Pages

Monday, July 19, 2021

Book Review: The Plot by Will Eisner

The Plot: The Secret Story of The Protocols of the Elders of Zion by Will Eisner

Seeking a way to manipulated the fickle Czar Nicholas II, Russian bureaucrats needed a justification for blaming the country's problems on Russian Jews rather than the repressive government. Mathieu Golovinski, a minor official with a track record in forging evidence, was commissioned. Golovinski found The Dialogue in Hell Between Machiavelli and Montesquieu, a French propaganda piece meant to discredit Napoleon III's corrupt government. Golovinski freshened up the vocabulary and shifted the target to a supposed Jewish conspiracy to take over the whole world. Thus The Protocols of the Elders of Zion came into existence. To get it to the Czar's attention, they passed the text on to a Russian court holy man, Sergius Nilus. He incorporated the text into his own book The Great and the Small before The Protocols became an independent work in the early 1900s. The book spread worldwide, especially after the Russian Revolution caused a dispersal of Russian aristocrats fleeing the Bolshevik tyranny. By the 1920s, The Dialogue in Hell was rediscovered and The Times of London had an article detailing the obvious plagiarism. In spite of constant debunking, The Protocols is still in publication and people are still willing to believe, even in the face of overwhelming evidence, that it accurately describes what Jews are like and what Jews are planning. Such a belief is eminently ridiculous but people often grasp at straws in order to justify their prejudices.
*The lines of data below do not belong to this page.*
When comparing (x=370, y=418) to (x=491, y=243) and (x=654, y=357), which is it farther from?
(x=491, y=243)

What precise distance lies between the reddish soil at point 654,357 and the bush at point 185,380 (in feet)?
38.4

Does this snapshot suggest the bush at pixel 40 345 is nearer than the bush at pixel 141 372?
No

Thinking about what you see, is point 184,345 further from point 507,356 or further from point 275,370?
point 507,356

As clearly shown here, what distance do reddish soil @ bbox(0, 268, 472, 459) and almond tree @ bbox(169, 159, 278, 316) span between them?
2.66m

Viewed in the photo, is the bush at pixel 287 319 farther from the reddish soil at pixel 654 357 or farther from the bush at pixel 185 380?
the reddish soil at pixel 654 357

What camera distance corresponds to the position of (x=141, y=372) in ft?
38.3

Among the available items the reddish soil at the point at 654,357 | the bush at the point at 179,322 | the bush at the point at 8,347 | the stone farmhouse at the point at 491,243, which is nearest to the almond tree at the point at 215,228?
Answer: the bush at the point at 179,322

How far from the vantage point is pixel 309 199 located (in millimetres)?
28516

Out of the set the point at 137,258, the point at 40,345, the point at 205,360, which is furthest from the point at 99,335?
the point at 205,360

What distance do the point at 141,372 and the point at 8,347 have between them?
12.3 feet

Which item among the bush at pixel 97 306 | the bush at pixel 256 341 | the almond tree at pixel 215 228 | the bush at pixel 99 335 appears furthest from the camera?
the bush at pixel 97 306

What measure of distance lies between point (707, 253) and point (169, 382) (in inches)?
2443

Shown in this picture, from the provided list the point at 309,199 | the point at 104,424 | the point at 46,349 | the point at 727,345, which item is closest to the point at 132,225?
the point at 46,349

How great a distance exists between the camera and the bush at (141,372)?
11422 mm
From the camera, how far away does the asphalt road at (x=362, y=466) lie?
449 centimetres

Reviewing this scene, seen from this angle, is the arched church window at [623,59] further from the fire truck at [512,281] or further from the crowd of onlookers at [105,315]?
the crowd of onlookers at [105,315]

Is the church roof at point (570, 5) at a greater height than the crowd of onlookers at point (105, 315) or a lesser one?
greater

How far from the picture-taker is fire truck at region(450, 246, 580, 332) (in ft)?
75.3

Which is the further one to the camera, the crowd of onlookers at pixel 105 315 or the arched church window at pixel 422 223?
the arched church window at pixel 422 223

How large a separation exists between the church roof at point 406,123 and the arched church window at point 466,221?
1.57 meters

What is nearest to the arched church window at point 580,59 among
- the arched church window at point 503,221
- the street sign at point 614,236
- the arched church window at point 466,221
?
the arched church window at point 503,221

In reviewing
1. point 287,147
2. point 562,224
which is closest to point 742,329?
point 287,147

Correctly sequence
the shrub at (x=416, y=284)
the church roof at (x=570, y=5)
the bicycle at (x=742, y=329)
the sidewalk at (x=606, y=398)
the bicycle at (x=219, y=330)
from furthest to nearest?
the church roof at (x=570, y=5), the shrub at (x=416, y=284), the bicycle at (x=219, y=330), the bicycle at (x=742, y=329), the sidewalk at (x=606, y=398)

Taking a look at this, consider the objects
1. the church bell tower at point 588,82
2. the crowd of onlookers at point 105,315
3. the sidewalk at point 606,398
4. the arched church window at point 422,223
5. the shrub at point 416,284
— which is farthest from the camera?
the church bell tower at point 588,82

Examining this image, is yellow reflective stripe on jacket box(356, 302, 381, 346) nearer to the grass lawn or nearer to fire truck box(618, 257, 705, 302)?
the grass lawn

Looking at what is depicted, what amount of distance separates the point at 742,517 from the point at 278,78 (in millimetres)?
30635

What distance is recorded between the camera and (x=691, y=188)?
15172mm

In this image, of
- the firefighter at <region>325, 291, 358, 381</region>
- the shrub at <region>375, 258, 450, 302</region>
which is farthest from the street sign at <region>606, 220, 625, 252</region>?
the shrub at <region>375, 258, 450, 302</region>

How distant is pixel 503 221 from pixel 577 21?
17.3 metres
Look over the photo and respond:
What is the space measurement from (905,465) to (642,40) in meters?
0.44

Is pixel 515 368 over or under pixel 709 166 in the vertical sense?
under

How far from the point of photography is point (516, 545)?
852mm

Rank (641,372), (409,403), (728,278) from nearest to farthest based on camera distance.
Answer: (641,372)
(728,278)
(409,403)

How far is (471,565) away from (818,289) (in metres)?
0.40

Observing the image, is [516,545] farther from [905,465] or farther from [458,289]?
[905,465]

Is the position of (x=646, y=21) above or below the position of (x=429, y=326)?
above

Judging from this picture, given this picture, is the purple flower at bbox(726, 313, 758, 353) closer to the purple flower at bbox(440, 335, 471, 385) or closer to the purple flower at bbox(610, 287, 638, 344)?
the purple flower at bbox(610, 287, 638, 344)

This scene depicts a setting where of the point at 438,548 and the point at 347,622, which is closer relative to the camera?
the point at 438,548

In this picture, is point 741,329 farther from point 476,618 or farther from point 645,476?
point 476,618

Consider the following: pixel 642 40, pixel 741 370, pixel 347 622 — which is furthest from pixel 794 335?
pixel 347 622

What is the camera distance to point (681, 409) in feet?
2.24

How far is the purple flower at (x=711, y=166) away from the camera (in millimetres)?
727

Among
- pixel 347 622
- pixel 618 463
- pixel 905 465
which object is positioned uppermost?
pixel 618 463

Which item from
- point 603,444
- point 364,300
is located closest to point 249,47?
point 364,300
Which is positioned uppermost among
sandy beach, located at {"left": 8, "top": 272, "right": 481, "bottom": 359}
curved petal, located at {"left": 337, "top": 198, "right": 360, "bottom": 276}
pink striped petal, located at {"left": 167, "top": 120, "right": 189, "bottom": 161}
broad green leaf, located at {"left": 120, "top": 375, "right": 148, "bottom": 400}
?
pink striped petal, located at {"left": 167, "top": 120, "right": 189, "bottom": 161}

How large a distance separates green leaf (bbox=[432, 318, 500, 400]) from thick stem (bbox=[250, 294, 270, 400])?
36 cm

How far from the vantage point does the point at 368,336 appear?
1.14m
This book documents (in Eisner's typically evocative graphic format) the history of The Protocols. It's the last graphic book that Eisner made and is the product of twenty years of research. The case against The Protocols is irrefutable, as is the sad fact that some people still give it credence. Eisner goes over the various publications all over the world in the last half of the twentieth century all the way up to 2003 when the book was published.

Highly recommended--It's important to be informed about this nonsense and to be able to refute it.